Durante el siglo XIX, algunos científicos utilizaron los pechos como los frenólogos[16] el cráneo, para delimitar y clasificar las diversas razas humanas. Algunos pechos eran más iguales que otros. El pecho europeo se dibujaba como un hemisferio erguido: he aquí el pecho inteligente y civilizado. El pecho de una mujer africana se representaba fláccido y colgante, como una ubre de cabra. En la literatura abolicionista las esclavas se representan con pechos erguidos, redondos y agradables, el contrapunto con melanina de los encorsetados senos de sus amas.

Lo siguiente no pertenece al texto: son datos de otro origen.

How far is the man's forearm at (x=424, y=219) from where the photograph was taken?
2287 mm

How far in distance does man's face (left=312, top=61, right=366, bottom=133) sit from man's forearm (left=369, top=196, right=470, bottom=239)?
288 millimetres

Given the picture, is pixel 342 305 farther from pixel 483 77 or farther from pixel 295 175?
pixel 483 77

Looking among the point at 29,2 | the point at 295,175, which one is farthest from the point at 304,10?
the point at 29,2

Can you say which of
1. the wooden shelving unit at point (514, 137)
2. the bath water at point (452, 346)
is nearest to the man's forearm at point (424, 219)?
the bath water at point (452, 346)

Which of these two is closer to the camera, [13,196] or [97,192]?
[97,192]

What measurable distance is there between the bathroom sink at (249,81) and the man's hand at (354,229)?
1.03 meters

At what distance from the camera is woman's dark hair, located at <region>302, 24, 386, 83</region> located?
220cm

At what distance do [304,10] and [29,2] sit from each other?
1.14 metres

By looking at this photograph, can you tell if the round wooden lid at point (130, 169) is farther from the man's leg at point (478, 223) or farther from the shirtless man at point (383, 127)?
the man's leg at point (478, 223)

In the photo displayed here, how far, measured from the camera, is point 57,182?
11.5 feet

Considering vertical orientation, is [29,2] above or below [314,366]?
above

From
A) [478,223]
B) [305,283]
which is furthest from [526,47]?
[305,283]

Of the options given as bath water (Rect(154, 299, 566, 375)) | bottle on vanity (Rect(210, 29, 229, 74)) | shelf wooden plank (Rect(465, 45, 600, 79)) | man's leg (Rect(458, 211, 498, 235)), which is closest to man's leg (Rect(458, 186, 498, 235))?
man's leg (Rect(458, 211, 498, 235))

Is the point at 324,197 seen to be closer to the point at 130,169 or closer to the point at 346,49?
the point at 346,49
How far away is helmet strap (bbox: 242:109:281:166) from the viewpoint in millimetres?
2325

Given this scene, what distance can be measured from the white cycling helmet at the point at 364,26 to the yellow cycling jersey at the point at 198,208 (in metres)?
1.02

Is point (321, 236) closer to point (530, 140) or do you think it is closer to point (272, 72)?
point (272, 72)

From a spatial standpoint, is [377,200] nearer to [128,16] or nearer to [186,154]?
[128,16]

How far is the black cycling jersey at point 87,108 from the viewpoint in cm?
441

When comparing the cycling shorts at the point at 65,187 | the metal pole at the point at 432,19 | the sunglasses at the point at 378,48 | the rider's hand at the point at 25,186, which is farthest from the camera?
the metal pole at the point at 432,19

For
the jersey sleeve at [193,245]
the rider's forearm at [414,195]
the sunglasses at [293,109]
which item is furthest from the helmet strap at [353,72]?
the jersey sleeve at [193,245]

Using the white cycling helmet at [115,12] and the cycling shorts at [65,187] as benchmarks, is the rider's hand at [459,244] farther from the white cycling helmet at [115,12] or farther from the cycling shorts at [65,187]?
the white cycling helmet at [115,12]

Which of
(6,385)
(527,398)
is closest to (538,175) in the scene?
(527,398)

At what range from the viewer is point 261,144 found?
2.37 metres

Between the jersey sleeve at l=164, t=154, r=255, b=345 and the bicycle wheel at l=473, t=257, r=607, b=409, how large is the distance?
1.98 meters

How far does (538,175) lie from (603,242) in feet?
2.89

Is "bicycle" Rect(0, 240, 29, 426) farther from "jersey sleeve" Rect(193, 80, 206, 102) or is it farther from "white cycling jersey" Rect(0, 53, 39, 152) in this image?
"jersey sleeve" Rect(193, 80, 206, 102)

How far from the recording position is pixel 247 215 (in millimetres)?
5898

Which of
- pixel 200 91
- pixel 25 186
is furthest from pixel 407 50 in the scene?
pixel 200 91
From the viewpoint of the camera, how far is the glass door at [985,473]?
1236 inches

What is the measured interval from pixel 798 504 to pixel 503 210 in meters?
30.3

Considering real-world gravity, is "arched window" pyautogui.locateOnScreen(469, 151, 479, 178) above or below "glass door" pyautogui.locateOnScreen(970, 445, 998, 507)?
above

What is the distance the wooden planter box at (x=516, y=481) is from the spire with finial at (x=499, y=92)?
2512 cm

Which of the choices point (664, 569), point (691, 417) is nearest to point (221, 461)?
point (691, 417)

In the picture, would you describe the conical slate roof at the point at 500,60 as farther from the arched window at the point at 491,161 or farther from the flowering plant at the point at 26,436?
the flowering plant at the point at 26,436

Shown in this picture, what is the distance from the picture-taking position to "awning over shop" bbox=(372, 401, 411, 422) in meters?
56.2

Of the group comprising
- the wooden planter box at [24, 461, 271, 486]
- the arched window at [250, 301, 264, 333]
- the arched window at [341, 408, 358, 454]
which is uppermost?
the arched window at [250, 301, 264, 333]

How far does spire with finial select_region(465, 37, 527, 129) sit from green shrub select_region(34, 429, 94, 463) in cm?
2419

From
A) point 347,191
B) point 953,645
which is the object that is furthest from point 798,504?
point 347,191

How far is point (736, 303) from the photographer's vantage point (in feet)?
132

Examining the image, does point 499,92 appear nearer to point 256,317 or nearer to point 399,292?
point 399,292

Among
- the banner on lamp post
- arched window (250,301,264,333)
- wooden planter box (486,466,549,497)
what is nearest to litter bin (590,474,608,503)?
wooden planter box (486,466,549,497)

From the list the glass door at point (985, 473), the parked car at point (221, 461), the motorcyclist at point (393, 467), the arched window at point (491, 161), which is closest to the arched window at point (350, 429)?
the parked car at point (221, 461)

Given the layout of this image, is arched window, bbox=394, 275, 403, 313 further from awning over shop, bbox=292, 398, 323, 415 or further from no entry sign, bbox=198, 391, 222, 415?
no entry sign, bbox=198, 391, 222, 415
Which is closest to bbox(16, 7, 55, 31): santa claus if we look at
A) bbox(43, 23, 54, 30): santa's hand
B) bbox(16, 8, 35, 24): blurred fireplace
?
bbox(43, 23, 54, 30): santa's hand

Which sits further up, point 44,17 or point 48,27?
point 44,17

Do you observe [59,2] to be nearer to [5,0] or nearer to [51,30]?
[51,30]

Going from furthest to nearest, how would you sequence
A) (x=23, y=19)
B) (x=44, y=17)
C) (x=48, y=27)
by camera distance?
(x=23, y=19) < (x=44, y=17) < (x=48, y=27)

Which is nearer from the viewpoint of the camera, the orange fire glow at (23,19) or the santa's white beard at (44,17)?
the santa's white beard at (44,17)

Linneo nos vinculó a los demás mamíferos por nuestra posesión de tetas, pero nuestros pechos, como bien sabemos, son solo nuestros. Los pensadores evolucionistas también lo sabían y nos han ofrecido toda una serie de justificaciones para su presencia. Pero, como afirma Caroline Pond, hay pocos datos que respalden cualquiera de estas teorías. No disponemos de pistas que nos indiquen en qué momento de la historia evolutiva aparecieron los pechos. No se fosilizan. No sabemos si aparecieron antes o después de que perdiéramos nuestro pelo corporal y tampoco sabemos cuándo o por qué lo perdimos. Pero los pechos representan un rasgo tan característico del cuerpo femenino que los científicos siguen investigándolos en búsqueda de pistas. Se sienten confundidos por ellos, ¡y es comprensible!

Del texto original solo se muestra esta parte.